History of the Pan-African Revolts by CLR, James
History of the Pan-African Revolts by CLR, James
-
Delivery available everywhere!
Pickup ready within 24-72 hours
Sale point — 6524 Plaza St-hubert
Description
This little book of CLR James has all the characteristics of a hidden treasure: its first edition appeared in 1938, the same year as The Black Jacobins , published by a publisher affiliated with the Independent Labor Party. Largely ignored at the time, eclipsed by the masterpiece devoted to Toussaint Louverture, it only reappeared 31 years later, in the United States, at the initiative of a small publishing house belonging to the black nationalist movement. But this edition, like the following ones, suffered from poor distribution. It was only thanks to a new reissue, in 1995, that it was truly discovered and recognized as one of James's principal works, as a classic on a par with The Black Jacobins.
History of Pan-African Revolts offers, at a time when almost the entire black world was still living under the colonial yoke, a world history of black resistance, from Saint-Domingue to the African colonies, passing of course through the United States and the other islands of the Antilles. The epilogue, written by James in 1969, returns to the decolonization of Africa, the civil rights movement in the United States, the conflicts in the Caribbean, extending, specifying and correcting the positions put forward at the end of the 1930s.
One of the first originalities of the work is to break with the cliché of primitives passively suffering their exploitation. "The only place where blacks have not revolted," wrote James, "is in the pages written by capitalist historians." He also places black workers at the center of world history, including, without hierarchizing them, a very diverse set of rebellions: slave revolts, strikes, millenarian or anti-racist movements.

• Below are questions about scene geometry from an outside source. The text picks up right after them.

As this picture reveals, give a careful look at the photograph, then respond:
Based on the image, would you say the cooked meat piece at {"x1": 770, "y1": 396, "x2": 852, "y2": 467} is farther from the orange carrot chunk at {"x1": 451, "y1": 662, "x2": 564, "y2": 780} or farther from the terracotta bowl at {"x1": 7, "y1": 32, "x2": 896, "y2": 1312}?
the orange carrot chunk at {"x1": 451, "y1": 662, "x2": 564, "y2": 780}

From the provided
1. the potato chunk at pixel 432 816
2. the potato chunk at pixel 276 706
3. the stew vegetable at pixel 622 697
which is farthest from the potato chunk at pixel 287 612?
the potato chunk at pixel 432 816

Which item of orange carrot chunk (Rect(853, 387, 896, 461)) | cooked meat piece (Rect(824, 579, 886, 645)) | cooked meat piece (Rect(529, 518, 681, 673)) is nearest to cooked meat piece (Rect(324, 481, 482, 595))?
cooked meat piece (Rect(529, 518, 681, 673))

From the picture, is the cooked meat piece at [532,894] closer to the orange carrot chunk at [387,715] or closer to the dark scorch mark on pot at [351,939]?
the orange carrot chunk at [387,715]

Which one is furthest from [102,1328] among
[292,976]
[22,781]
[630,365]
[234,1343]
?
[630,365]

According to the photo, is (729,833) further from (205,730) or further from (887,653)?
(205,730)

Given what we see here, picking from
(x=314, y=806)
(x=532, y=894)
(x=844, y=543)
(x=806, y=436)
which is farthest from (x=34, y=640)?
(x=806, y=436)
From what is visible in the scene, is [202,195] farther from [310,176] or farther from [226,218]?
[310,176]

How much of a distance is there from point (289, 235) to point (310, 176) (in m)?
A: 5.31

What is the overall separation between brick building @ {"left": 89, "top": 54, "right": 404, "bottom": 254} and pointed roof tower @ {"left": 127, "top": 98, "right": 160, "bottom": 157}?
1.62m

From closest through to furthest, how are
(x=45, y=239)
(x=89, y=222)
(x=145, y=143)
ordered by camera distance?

It is the masses who make history, in the conditions and with the beliefs that are theirs; the leaders, Toussaint like Nkrumah, Garvey like Nyerere, have always been carried and produced by collective processes. A way of getting away from both Marxist approaches focused on the industrial worker and hagiographic visions exalting the "great men of history." In its subject and its treatment, James's book has not aged a day; On the contrary, it might even be ahead of our time.
CLR James was born in 1901 in Trinidad and died in London in 1989. A pioneer of the black cause and pan-Africanism, he was also one of the main theoreticians of an open, democratic and internationalist Marxism. Of his abundant work, only The Black Jacobins And Sailors, Renegades, and Other Outcasts: The Story of Herman Melville and the World We Live In (Ypsilon Editions).